## SET OF TASKS
a. Answer these questions from the 3Sum write-up, each on its own line and marked the same way:
(i) What time and space complexity does the comment above the code give?
(ii) What output is listed for Example 1?
(iii) After the first pointer lands on a number A, what target does the explanation set for the two-sum step?
b. Extend the 3Sum write-up's solution explanation, picking up right after its last sentence.

## EXCERPTED PASSAGE

[LeetCode] 15. 3Sum

https://leetcode.com/problems/3sum/

Given an integer array nums, return all the triplets [nums[i], nums[j], nums[k]] such that i != j, i != k, and j != k, and nums[i] + nums[j] + nums[k] == 0.

Notice that the solution set must not contain duplicate triplets.

Example 1:

Input: nums = [-1,0,1,2,-1,-4]
Output: [[-1,-1,2],[-1,0,1]]
Example 2:

Input: nums = []
Output: []
Example 3:

Input: nums = [0]
Output: []

Github Solution

#time: O(n^2), space: O(1)
class Solution:
    def threeSum(self, nums: List[int]) -> List[List[int]]:
        if not nums:
            return []
        nums = sorted(nums)
        ret = []
        for idx in range(len(nums)):
            if idx != 0 and nums[idx] == nums[idx-1]:
                continue
            target = 0 - nums[idx]
            left = idx+1
            right = len(nums)-1
            while left < right:
                if left != idx+1 and nums[left] == nums[left-1]:
                    left += 1
                    continue
                if right != len(nums)-1 and nums[right] == nums[right+1]:
                    right -= 1
                    continue
                if nums[left] + nums[right] < target:
                    left += 1
                elif nums[left] + nums[right] > target:
                    right -= 1
                else:
                    ret.append([nums[idx], nums[left], nums[right]])
                    left += 1
                    right -= 1
        return ret

Solution:

1. Sort first, and use the first pointer scan from left to right index。 After the first pointer point A number, we can transfer the problem to two sum questions. Target equal to 0-A. The problem requires not to contain duplicate triplets so we need to skip them.

## DATASET EXTRACT
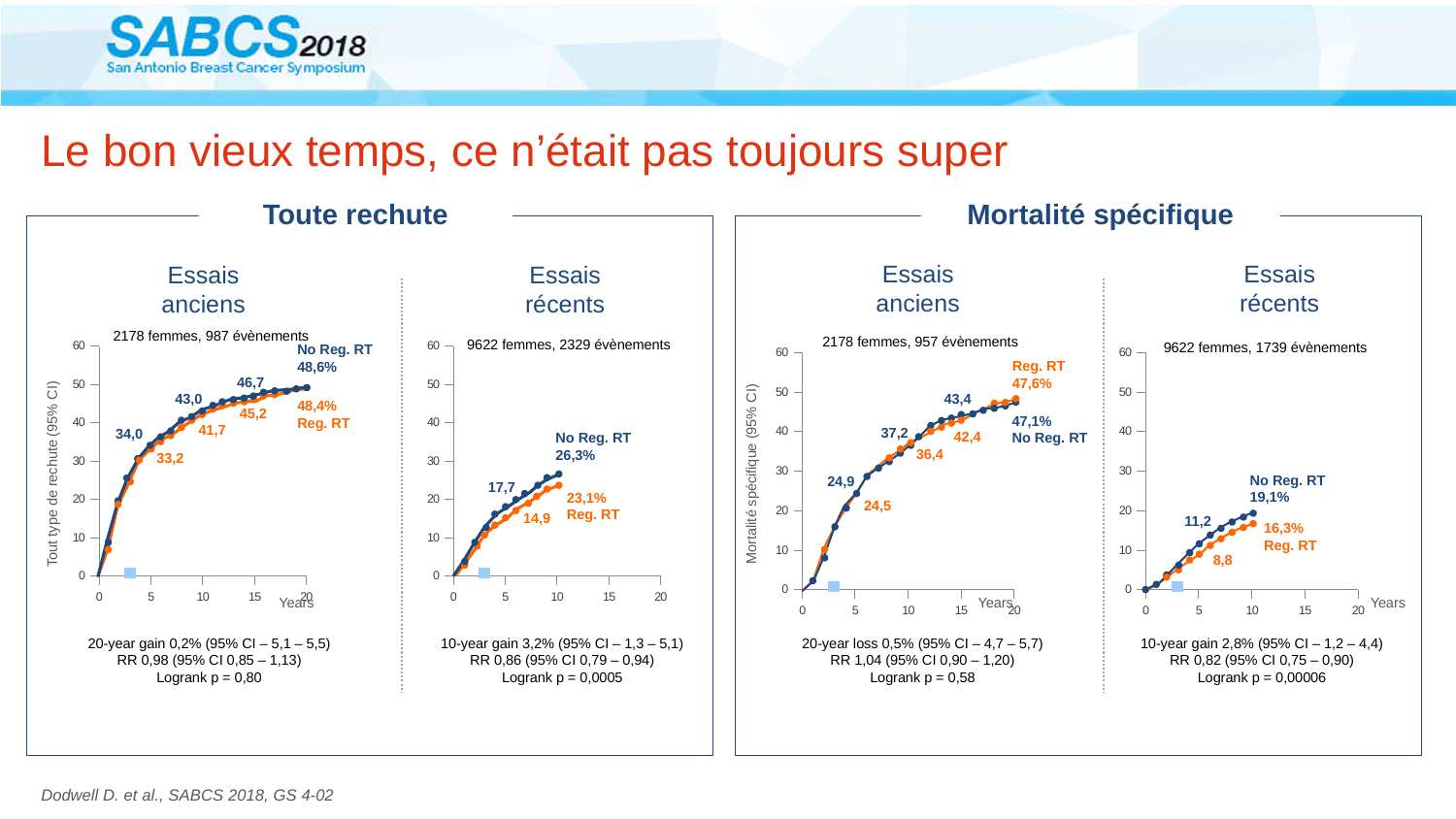
In the 'Mortalité spécifique' / 'Essais récents' chart, what is the difference between the final No Reg. RT value (19,1%) and the final Reg. RT value (16,3%)? 2,8% In the 'Mortalité spécifique' / 'Essais anciens' chart, what is the final value shown for Reg. RT? 47,6% In the 'Toute rechute' / 'Essais anciens' chart, what is the final value shown for No Reg. RT? 48,6% In the 'Toute rechute' / 'Essais récents' chart, what is the final value shown for Reg. RT? 23,1% In the 'Toute rechute' / 'Essais récents' chart, which series has the higher final value, No Reg. RT or Reg. RT? No Reg. RT In the 'Toute rechute' / 'Essais récents' chart, what is the final value shown for No Reg. RT? 26,3% In the 'Toute rechute' / 'Essais anciens' chart, what is the final value shown for Reg. RT? 48,4% How many series are plotted in the 'Mortalité spécifique' / 'Essais récents' chart? 2 What kind of chart is the 'Toute rechute' / 'Essais anciens' chart? Line chart In the 'Mortalité spécifique' / 'Essais anciens' chart, is the final value for Reg. RT greater or less than 40? greater How many women and events are stated above the 'Mortalité spécifique' / 'Essais récents' chart? 9622 femmes, 1739 évènements In the 'Mortalité spécifique' / 'Essais récents' chart, what is the final value shown for No Reg. RT? 19,1%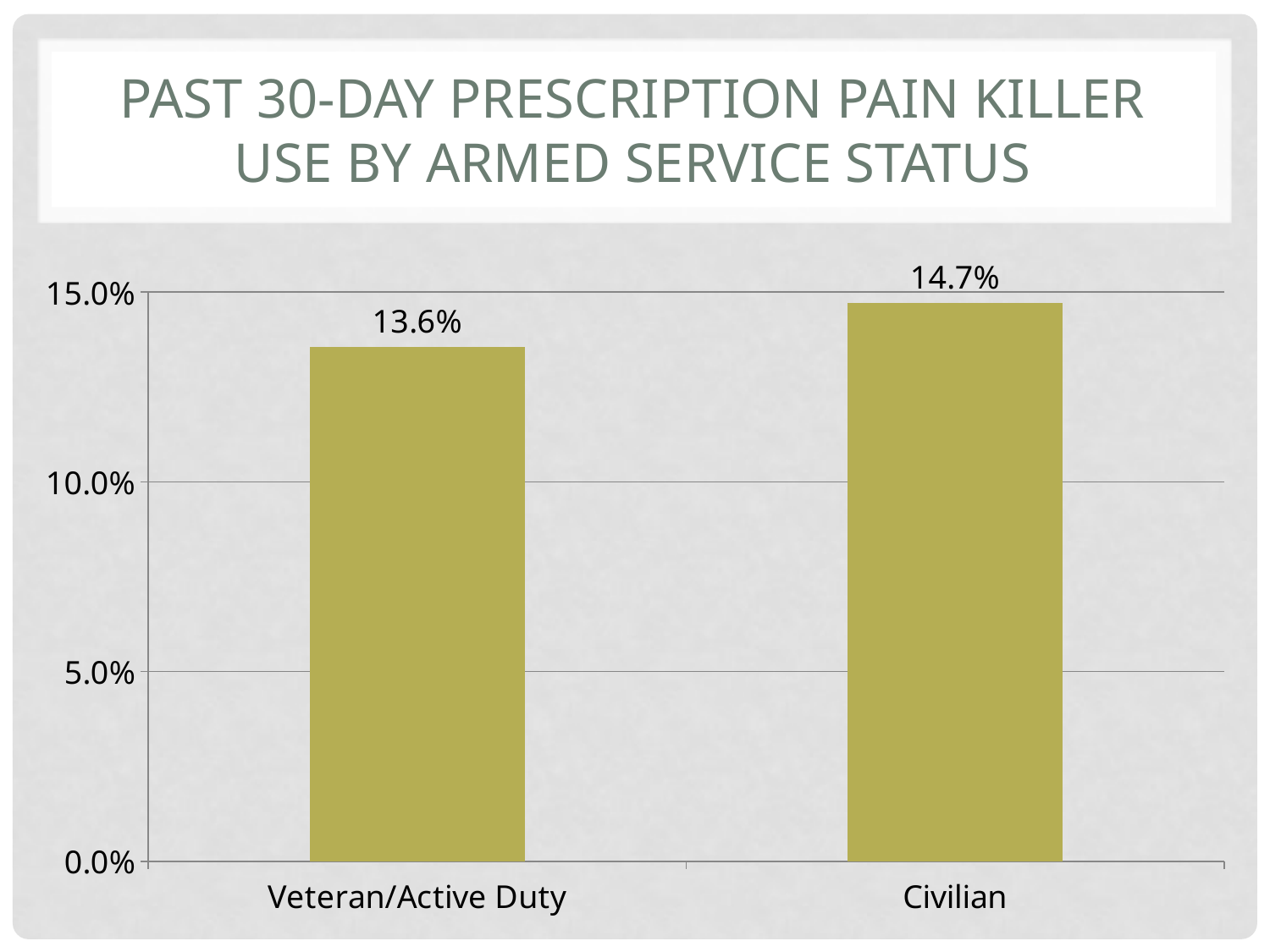
What is the title of the chart? Past 30-Day Prescription Pain Killer Use by Armed Service Status What is the past 30-day prescription pain killer use value for Veteran/Active Duty? 13.6% What kind of chart is shown on the slide? Bar chart What is the difference between the Civilian and Veteran/Active Duty values? 1.1% Is the value for Civilian greater or less than 15.0%? less What is the past 30-day prescription pain killer use value for Civilian? 14.7% What is the highest value shown on the y axis? 15.0% Which category has the highest value? Civilian How many categories are shown on the x axis? 2 Is the value for Veteran/Active Duty greater or less than 10.0%? greater Which category has the lowest value? Veteran/Active Duty Which is larger, the value for Civilian or the value for Veteran/Active Duty? Civilian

## ANSWERS TO THE PROBLEMS
a.
(i) Time O(n^2), space O(1).
(ii) [[-1,-1,2],[-1,0,1]]
(iii) 0-A

b.
2. We need to skip duplicate numbers pointed by the first pointer. Then using left_pointer = first+1 and right_pointer = lens(array)-1
3. left_pointer points to the next value if the sum of two pointers is smaller than the target value
4. right_pointer points to the last value if the sum of two pointers is larger than the target value
5. append the solutions to the result array if the sum of two pointers is equal to the target value. Then left_pointer++，right_pointer–
6. remind that left_pointer and right_pointer also have some chances to point duplicate numbers. We need to handle them as well.
7. We can also use a hash map for the two-sum sub-problem. However, it is better to use sort instead of a hash map when the question requires skipping duplicate triplets.

解法：

1. 先排序，從頭掃到尾，固定一個數後，讓target value 變成(0-此數)，就用剩下數組變成two sum來求出此target解，因為題目要求不能重複的解答，所以要跳過重複的組合。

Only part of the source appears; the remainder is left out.